Elif Aybike DEMİR'in 24 Ekim 2023 tarihli yazısı: Farkında Olmak Yeter mi?
Muhtemelen Ekim ayının başından son haftasına gelene kadar meme kanseri hakkında çokça habere, sanal mecra içeriklerine veya çeşitli yerlerde konuyla ilgili etkinliklere denk gelmişsinizdir. Bu yazı, bundan önceki yıllarda ya da bu yıl az önce saydıklarımdan herhangi biri ile karşılaşmamış, meme kanseri hakkında hâlâ bilgi, fikir, farkındalık sahibi olmamış kimselerin kalmış olma ihtimaline karşı bir nevi "çorbada tuzum olsun" diye sizlere ulaştırmayı denediğim bir çalışma. Pembe/mor kurdeleler hazırsa başlayalım.
Ekim ayı, 2004 yılında Dünya Sağlık Örgütü tarafından insanları bilinçlendirmek, erken teşhisin önemine dikkat çekmek ve tüm toplumlarda farkındalığın artırılması amacıyla bütün bir ayı kapsayacak şekilde (1-31 Ekim arası) "Meme Kanseri Bilinçlendirme ve Farkındalık Ayı" olarak belirlenmiştir.
Yapılan açıklamalarda yer verilen "dünyada her 8 kadından 1'inin meme kanserine yakalandığı" bilgisi, beni ve hemcinslerimi konunun ciddiyetinin boyutu hakkında şöyle bir sarsmak için fazlasıyla güçlü sanırım. Sağlık Bakanı Fahrettin Koca da geçtiğimiz günlerde sosyal medya hesabından yaptığı bir paylaşımla meme kanserinin, tüm kanser türlerinin içerisinde sahip olduğu %11,7'lik oranla ilk sırada yer aldığını aktarmıştı.
Uzmanlar, meme kanserine yakalanma riskinin 40 yaş ve üzeri kadınlarda daha fazla olduğunu söyleseler de hastalıkla karşı karşıya kalmanın bir kadın için her yaşta gerçekleşebileceğini, bu yüzden ailede meme kanseri olmuş bir kadın varsa 20 yaşından itibaren diğer kadınların da kendilerini elle muayene etmeye başlaması gerektiğini ifade ederek (bu elle muayene tavsiyesi aslında tüm 20 yaş sonrası kadınlar için geçerli) erken teşhisin önemi üzerinde duruyor.
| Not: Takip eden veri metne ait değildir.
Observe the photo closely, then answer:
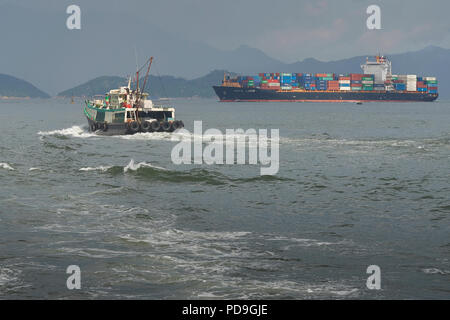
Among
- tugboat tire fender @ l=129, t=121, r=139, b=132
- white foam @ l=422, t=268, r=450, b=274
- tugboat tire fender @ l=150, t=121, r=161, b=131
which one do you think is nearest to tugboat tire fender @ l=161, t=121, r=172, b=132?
tugboat tire fender @ l=150, t=121, r=161, b=131

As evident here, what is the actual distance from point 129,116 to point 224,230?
53.6m

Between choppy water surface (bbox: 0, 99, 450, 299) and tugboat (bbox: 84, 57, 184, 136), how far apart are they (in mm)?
29848

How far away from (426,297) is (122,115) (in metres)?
62.5

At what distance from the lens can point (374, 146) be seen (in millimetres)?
56281

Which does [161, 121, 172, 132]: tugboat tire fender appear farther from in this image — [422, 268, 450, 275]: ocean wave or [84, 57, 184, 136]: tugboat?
[422, 268, 450, 275]: ocean wave

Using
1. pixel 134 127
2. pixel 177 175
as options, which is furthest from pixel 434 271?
pixel 134 127

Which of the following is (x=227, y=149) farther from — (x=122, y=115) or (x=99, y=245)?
(x=99, y=245)

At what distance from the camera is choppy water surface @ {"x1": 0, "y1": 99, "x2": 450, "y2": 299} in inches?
587

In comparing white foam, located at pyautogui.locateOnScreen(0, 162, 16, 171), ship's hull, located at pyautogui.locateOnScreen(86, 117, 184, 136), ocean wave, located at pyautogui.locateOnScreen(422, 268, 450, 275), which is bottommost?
ocean wave, located at pyautogui.locateOnScreen(422, 268, 450, 275)

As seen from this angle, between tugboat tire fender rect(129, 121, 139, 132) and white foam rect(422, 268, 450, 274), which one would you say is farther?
tugboat tire fender rect(129, 121, 139, 132)

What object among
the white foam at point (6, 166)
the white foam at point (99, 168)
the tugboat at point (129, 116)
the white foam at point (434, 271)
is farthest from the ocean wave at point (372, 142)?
the white foam at point (434, 271)

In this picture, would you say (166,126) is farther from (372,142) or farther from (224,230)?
(224,230)

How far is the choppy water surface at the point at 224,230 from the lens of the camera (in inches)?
587

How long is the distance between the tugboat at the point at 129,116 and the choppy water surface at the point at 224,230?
97.9 ft
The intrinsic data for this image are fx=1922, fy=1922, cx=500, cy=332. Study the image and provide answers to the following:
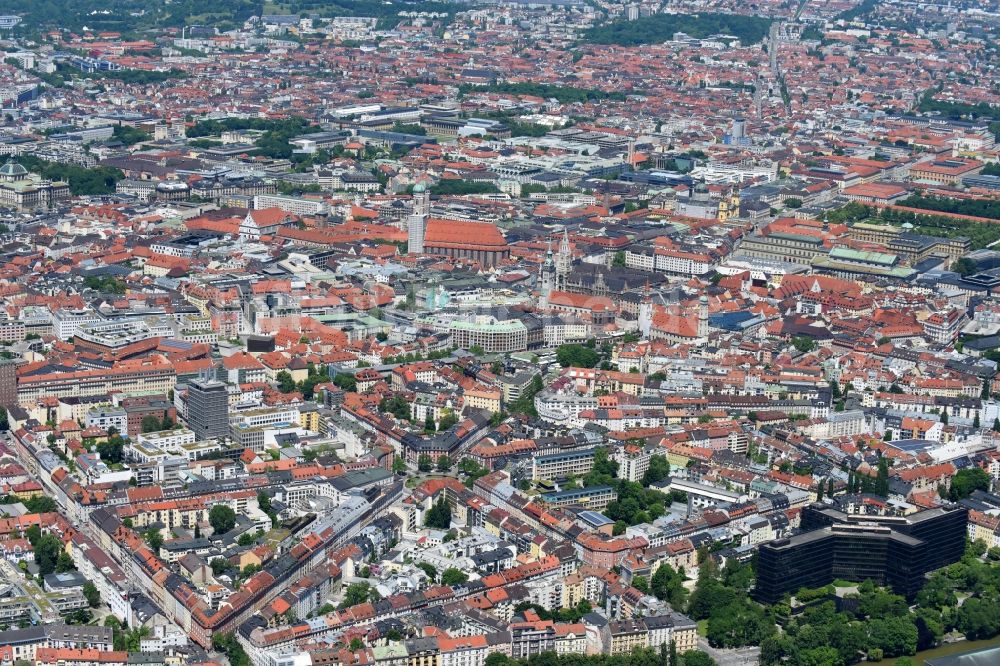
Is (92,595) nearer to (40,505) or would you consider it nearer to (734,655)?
(40,505)

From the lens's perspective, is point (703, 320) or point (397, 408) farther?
point (703, 320)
Meme kanseri; erken yaşta adet görmeye başlamak, menopoza geç girmek, uzun süre östrojen hormonuna maruziyet, hareketsizlik, obezite, sigara kullanımı gibi etkenlere bağlı olabileceği gibi, %70-80 oranlarında herhangi bir risk faktörü olmadan da ortaya çıkabilmektedir. %20-30'luk oran ise aile öyküsü ile bağlantılıdır.
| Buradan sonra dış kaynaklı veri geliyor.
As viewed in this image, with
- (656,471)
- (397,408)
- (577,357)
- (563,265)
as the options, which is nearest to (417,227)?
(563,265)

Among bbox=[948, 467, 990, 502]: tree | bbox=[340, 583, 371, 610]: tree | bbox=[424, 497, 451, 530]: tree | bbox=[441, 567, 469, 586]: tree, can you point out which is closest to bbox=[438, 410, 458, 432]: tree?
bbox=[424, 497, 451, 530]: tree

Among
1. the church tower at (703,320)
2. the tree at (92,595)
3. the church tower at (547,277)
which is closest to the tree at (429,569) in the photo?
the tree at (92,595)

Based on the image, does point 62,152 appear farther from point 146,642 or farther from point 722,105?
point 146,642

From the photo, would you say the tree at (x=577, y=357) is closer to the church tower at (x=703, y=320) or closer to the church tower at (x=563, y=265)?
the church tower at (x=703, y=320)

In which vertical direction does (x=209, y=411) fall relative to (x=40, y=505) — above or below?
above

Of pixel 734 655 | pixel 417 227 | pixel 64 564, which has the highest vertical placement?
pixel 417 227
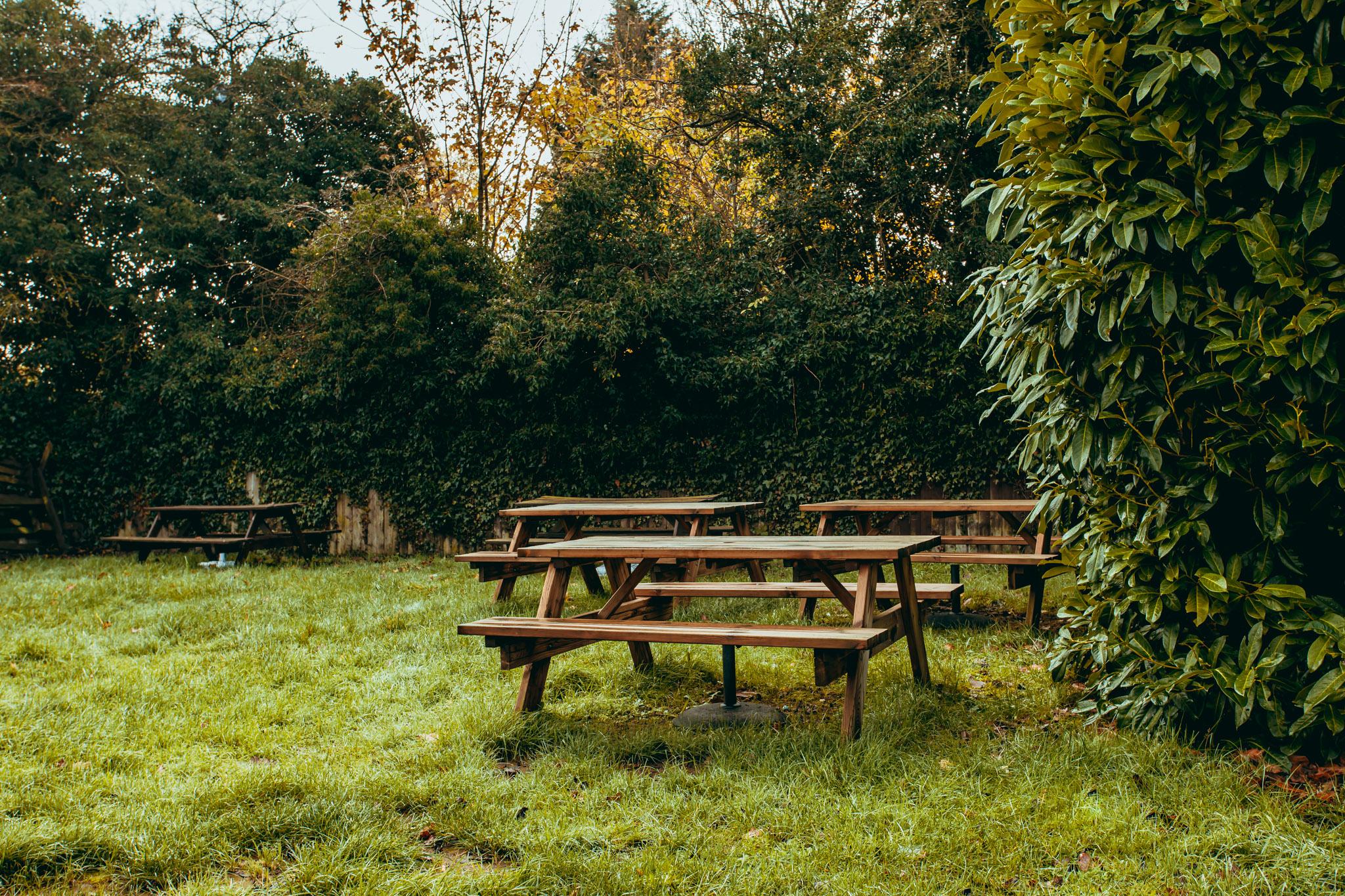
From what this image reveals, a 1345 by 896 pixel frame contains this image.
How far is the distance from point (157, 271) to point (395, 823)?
13.3m

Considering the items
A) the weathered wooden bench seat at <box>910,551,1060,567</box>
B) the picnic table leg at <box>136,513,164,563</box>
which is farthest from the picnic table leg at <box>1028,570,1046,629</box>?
the picnic table leg at <box>136,513,164,563</box>

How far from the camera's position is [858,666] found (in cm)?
341

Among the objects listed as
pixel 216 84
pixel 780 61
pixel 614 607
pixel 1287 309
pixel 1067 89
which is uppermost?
pixel 216 84

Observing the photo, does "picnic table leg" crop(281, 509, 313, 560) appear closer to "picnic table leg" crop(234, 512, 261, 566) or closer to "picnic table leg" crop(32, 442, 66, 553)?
"picnic table leg" crop(234, 512, 261, 566)

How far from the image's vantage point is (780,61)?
11000 mm

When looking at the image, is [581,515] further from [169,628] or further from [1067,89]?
[1067,89]

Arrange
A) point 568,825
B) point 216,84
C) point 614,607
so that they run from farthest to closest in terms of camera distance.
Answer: point 216,84 < point 614,607 < point 568,825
Birçok uzman, bu hastalığın tedavi edilebilir olduğunu fakat teşhis ve tedavide geç kalınmaması gerektiğini vurguluyor.
Peki biz 20 yaşını aşmış kadınlar olarak ne yapmalıyız, nelere dikkat etmeliyiz? Konuya ilişkin öneriler şu şekilde sıralanabilir:
*20 yaş itibarı ile her kadının, adetin bittiği tarihten sonraki hafta içerisinde kendisini elle muayene etmesi,
*30 yaş üstü her kadının yılda 1 kez mamografi çektirmesi,
*Beslenme alışkanlığına dikkat edilmesi; yüksek yağ içeren, kızartılmış, tütsülenmiş, tuzlanmış veya salamura yapılmış, direkt olarak ateşte pişirilmiş besinlerin tüketilmemesi.
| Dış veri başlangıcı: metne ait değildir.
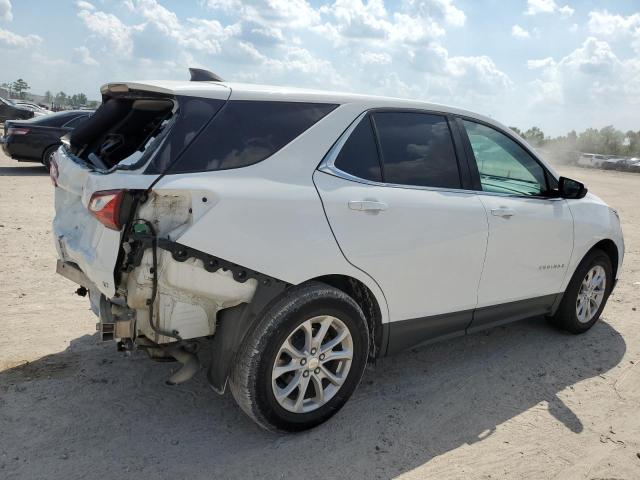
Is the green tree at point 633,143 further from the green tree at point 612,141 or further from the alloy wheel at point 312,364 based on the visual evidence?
the alloy wheel at point 312,364

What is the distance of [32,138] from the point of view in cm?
1294

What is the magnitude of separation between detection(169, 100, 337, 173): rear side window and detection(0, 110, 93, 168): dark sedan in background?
11355 millimetres

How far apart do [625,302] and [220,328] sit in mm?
4977

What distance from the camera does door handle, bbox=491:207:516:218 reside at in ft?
12.6

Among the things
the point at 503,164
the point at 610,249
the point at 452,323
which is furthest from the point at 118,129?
the point at 610,249

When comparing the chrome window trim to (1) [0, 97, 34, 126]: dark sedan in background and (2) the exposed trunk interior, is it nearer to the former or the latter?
(2) the exposed trunk interior

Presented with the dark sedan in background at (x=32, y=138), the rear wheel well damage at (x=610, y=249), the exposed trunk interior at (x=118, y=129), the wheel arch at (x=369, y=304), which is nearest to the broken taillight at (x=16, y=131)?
the dark sedan in background at (x=32, y=138)

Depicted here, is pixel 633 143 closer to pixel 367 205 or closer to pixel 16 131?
pixel 16 131

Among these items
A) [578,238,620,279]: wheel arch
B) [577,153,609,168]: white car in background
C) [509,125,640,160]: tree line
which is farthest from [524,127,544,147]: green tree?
[578,238,620,279]: wheel arch

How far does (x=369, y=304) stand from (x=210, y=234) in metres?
1.17

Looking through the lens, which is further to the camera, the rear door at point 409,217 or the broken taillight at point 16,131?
the broken taillight at point 16,131

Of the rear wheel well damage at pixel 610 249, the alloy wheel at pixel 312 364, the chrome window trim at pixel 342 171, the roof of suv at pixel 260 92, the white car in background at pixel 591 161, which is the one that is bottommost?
the alloy wheel at pixel 312 364

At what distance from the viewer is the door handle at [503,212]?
384 centimetres

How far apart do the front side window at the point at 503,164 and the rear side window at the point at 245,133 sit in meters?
1.40
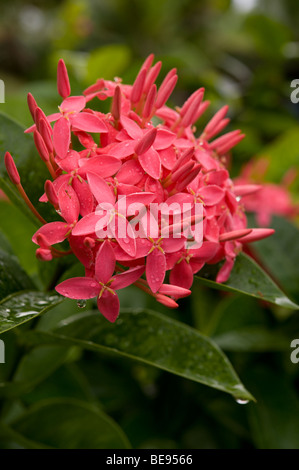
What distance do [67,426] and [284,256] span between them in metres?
0.51

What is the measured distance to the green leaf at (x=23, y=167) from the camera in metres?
0.62

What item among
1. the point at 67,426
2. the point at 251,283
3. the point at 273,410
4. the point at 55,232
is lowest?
the point at 273,410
Metamazon Metastatik Meme Kanseri Derneği Başkanı Elif Gökçe Kazancıoğlu’nun açıklamalarında da bu rahatsızlığın nadiren olsa da erkekleri de etkileyebileceği, özellikle aile geçmişinde hastalık sahibi bireylerin bulunduğu veya diğer risk faktörlerini taşıyan erkeklerin düzenli olarak meme kontrolü yapmaları ve şüpheli bir değişiklik ya da belirti fark edildiğinde derhal bir sağlık profesyoneline başvurulması gerektiği ifadeleri yer alıyor.